Text passage.
▽

Dr. Scott was a pioneer in the American phenomenon in the solicitations for donations. Staring sternly and directly into the camera, his voice wheedling out between thin lips, urging viewers “to hang your body on the line” to keep the station and church membership program running. The personal relationship with God is emphasized, as God’s access to one’s pocketbook, with the church as broker-dealer.

Dr. Scott was pastor of the Faith Center in Glendale, California, which had it’s own Faith Broadcasting Network, the first Christian television station and the first to provide 24-hour Christian programming and a nightly program, Festival of Faith. Certainly this was one of the programs that paved the way for contemporary mega-churches in 2022 Christian-nationalist USA. One can imagine the chubby congregation members chewing on TV dinners in their affluent suburban living rooms, writing out their checks.

It’s actually a really beautiful, impassioned performance!

△

Data excerpt.
▽

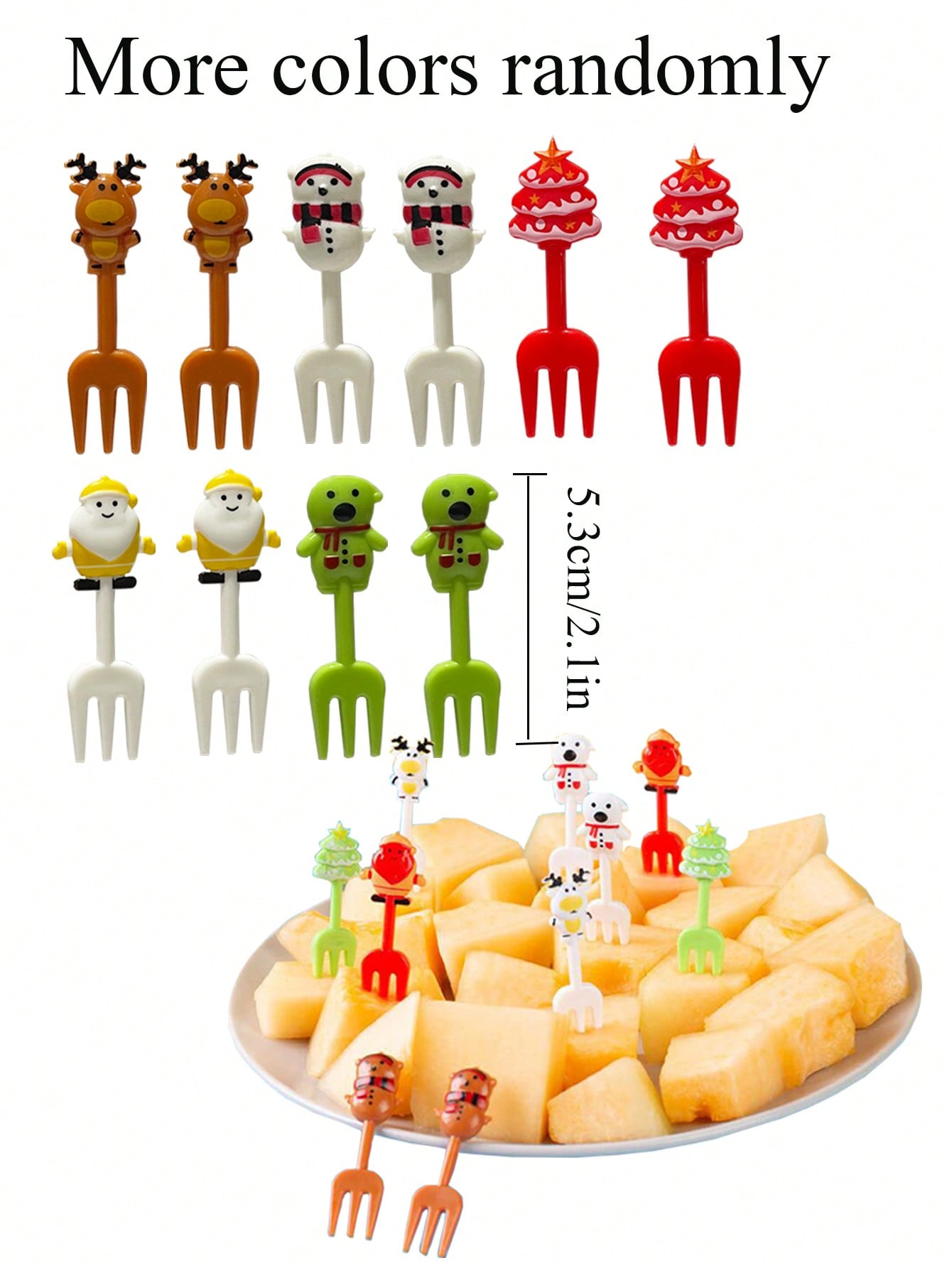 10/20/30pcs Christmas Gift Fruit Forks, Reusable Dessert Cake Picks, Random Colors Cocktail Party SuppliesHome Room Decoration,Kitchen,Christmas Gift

△

Explore the material.
1 – Decide whether each statement agrees with the passage about Dr. Scott, answering yes or no and quoting the words of the passage that settle it: (a) Dr. Scott was pastor of the Faith Center in Glendale, California. (b) Festival of Faith was a weekly program. (c) The Faith Broadcasting Network was the second Christian television station.
2 – Pick up the passage about Dr. Scott after its last sentence and continue it.

Answers by task.
1 –
(a) Yes: "Dr. Scott was pastor of the Faith Center in Glendale, California"
(b) No: "a nightly program, Festival of Faith"
(c) No: "the first Christian television station"

2 –
Contrast this to the nearly unnarrated footage of a sermon by the Rev. Huie L. Rogers, at the Bible Way Church of Our Lord Jesus Christ in Brooklyn. The reverend’s preacher fire is nearly spell-binding and trancelike in his performance, where he himself seems to be swept up in the fire of the Lord and he is taking the whole congregation with him.

The sermon sweeps from societal commentary to Rev. Huie stirring up the congregation, running through the pews and jumping on chairs. One can feel the power of his voice, and the rhythm he generates. It’s an exquisite performance and choreography, of call and response and the backing organ. The fervor is a sight and sound to behold. Note, the sermon is of its time, and is rather homophobic and transphobic.

While the entire documentary’s camera is trained nearly exclusively on the reverend, at the end we exit the church onto the rainy streets of a low-income neighborhood in Brooklyn, onto a street with boarded windows, a bare mattress in a building entry, and nothing visible of life on the streets. The Life seems to be the Church itself, in the congregation, and amongst all the community gathered there, and the reverend as glue holding everyone together.

“God is in control.”

Despite the contrasts of white and black, urban and suburban, and relative affluence and poverty, in both films we witness the age-old form and function of the church, in creating ritual to enforce social order.